EX-1.9 2 a2017posamexhibit19reitii0.htm EXHIBIT 1.9 Exhibit

Exhibit 1.9

FORM OF SEVENTH AMENDMENT TO AMENDED AND RESTATED DEALER MANAGER AGREEMENT

This SEVENTH AMENDMENT TO THE AMENDED AND RESTATED DEALER MANAGER AGREEMENT (this “Seventh Amendment”), effective as of __________, 2017 (the “Effective Date”), is entered into by and among CARTER VALIDUS MISSION CRITICAL REIT II, INC., a Maryland corporation (the “Company”), CARTER VALIDUS ADVISORS II, LLC, a Delaware limited liability company (the “Advisor”) and SC DISTRIBUTORS, LLC, a Delaware limited liability company (the “Dealer Manager”). Capitalized terms used herein without definition shall have the meanings ascribed to such terms in the Dealer Manager Agreement (defined below).
WHEREAS, the Company, the Advisor and the Dealer Manager are parties to that certain Amended and Restated Dealer Manager Agreement, dated June 10, 2014, as amended from time to time (the “Dealer Manager Agreement”); and
WHEREAS, the Company, the Advisor and the Dealer Manager desire to further amend the Dealer Manager Agreement to incorporate Class T2 Shares into the Dealer Manager Agreement.
NOW, THEREFORE, in consideration of the foregoing and of the mutual covenants and agreements contained herein, and other good and valuable consideration, the receipt and sufficiency of which are hereby acknowledged, the parties hereto agree as follows:
1.
Amendment to the Preamble.

# [WHAT THE EXERCISE ASKS]
In the dealer manager agreement amendment above, what date does the Amended and Restated Dealer Manager Agreement bear?

# [ENTRIES SUPPLIED]
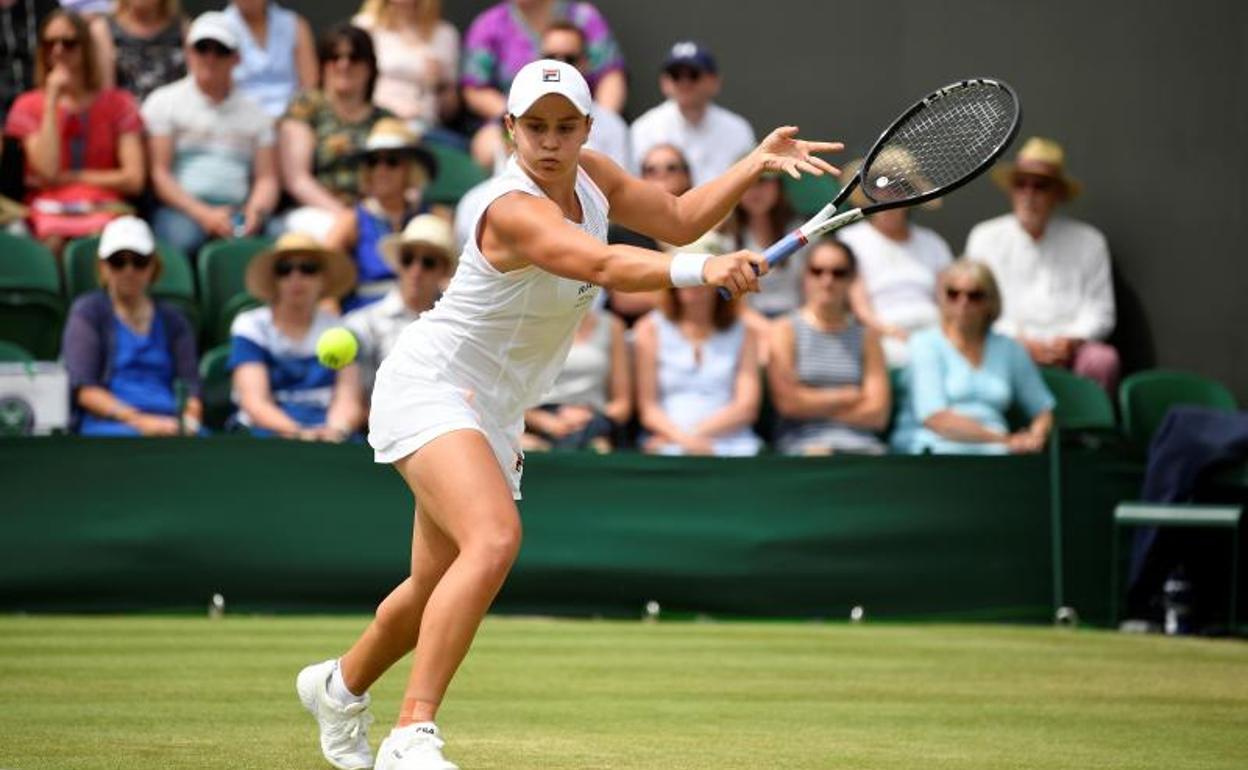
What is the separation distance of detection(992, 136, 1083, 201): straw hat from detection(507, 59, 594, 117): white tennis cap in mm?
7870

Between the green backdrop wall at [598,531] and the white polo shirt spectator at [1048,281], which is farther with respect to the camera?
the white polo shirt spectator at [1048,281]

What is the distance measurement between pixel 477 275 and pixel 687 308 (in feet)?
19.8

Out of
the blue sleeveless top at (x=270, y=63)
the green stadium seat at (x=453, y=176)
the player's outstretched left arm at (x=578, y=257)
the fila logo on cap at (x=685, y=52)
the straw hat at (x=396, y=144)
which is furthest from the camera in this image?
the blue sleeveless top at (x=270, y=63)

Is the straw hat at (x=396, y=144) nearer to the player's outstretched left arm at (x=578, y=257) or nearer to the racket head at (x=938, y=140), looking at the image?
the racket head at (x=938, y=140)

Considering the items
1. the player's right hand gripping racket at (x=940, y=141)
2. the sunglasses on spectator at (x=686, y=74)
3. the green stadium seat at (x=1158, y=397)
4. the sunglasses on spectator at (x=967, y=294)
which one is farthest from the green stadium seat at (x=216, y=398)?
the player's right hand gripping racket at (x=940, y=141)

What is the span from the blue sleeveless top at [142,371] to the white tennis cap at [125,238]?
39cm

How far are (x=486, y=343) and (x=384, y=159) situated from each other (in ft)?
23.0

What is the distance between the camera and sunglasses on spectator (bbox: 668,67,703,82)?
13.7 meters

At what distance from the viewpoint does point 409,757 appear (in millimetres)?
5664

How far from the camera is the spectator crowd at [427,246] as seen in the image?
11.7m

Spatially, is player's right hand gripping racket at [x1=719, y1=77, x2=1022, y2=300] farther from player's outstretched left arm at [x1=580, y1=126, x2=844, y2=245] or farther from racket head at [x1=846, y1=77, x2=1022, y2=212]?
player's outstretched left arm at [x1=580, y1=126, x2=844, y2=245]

---

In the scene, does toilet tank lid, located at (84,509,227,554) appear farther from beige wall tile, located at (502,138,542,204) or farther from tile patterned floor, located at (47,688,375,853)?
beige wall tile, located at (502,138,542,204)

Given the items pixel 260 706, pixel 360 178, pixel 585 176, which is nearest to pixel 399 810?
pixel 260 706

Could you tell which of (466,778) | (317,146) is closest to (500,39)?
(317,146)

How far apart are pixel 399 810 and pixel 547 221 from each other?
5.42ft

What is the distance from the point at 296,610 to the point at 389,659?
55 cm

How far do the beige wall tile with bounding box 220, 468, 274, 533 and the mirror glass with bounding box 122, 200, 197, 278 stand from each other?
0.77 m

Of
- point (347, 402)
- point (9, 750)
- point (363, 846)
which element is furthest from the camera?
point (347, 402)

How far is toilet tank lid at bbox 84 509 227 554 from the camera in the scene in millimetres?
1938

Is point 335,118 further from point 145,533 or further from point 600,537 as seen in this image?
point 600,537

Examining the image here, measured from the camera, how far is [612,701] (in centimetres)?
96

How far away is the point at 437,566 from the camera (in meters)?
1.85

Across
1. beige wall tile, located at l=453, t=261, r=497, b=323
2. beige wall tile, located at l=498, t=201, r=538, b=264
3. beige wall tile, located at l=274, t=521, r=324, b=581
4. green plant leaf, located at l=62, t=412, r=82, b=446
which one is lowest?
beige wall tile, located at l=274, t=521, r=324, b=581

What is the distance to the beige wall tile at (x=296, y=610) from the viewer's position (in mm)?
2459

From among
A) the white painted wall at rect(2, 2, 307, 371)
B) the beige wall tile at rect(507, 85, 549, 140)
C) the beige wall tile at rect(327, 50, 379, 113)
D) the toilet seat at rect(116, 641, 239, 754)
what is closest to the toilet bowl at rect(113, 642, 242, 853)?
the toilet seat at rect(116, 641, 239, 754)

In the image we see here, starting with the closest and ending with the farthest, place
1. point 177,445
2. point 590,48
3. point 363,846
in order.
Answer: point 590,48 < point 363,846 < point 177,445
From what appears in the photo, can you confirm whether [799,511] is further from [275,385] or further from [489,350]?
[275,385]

# [WRITTEN RESPONSE]
June 10, 2014.